India’s first series win in England on seven tours spread over 39 years came thanks to a great spell by Chandrasekhar (6/38) in the third Test at the Oval. His fantastic bowling saw England crumble for 101 in the second innings, leaving India to get 173 for victory and it was achieved without serious trouble.

“It was the most devastating spell of spin bowling I have ever seen, the shy, unassuming Chandra was ripping it through the air,” says Bedi with great pride.

“When we won the match, the scene was quite like the one witnessed after the 1983 World Cup victory. The stands, full of Indians with the tricolour in their hands, erupted in delirious celebration. They swarmed the Oval to congratulate us. It was a great feeling.”

“We should have won the second Test at Lord’s as well,” said Bedi. India fell short by 38 runs chasing 183.

Saying that spin was the most potent weapon India had in their armoury, Bedi quickly pointed to the “outstanding” athleticism and anticipation of Eknath Solkar, Abid Ali, Sunil Gavaskar and Wadekar in the close-in ring. Solkar and Abid were just brilliant and had an amazing knack of picking the “dying ball.” Gavaskar and Wadekar were not far behind in the slips, snapping up the faintest of edges.

And above all, Bedi said, the contribution of another man from backstage.

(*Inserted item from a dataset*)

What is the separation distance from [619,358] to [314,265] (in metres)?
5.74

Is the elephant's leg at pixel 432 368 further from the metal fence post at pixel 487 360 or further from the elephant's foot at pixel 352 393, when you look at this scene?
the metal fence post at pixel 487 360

A “sharp cricketing brain” is how Bedi described Colonel Hemu Adhikari, the manager of the team who strategised England’s downfall.

“He had a sharp cricketing brain, very shrewd, and he was a very good coach. He organised the nets in an excellent manner. He was a good judge of the conditions and in picking the right combination. He was the manager in the 1974 tour as well, but we could not repeat the victory.”

“Most of the players in the 1971 series were below 30 and the youthful exuberance of the team showed up. We were a determined bunch.

“When I was watching the old video of that win, I observed that we were a much younger team than the English team, captained by Ray Illingworth, which had many players on the wrong side of the 30s.”

“Our victory over the West Indies in their backyard gave us the confidence of beating England as well.”

Bedi said playing in the second half of the English summer helped the spinners.

“We were lucky to be in England in the second half of the summer when the weather is generally dry and pitches conducive to spin bowling. The kind of fielders we had in the close-in cordon, we spinners had a great time. We are grateful to them.”

“We were largely dependent on the spin bowlers and I think the spinners got around 50 wickets on that tour. It was one of the high points of our careers and I am privileged to be part of those two tours.

“Our batting revolved around Gavaskar, Farokh Enginner, Dilip Sardesai, Abid Ali and Eknath Solkar. They were consistent.”

Fortunately in those days, Bedi said, there was not the madness of media scrutiny that Mahendra Singh Dhoni’s team faces at every step todday.

Talking of the hype and hoopla the upcoming four-Test series between World No.1 India and an aspiring England has attracted, Bedi felt it would be a close contest and whoever gains the early advantage will try to preserve it.

“This Indian team is outstanding with an outstanding batting line-up. We are maybe short of bowling ammunition. We need to be sharp in the field.

“The English team is on a high as well. I have a feeling that it is going to be a close contest. Whoever takes the lead will sit on it. The team that wins the first Test will have a massive advantage. Not all the matches are going to be decided,” Bedi maintained.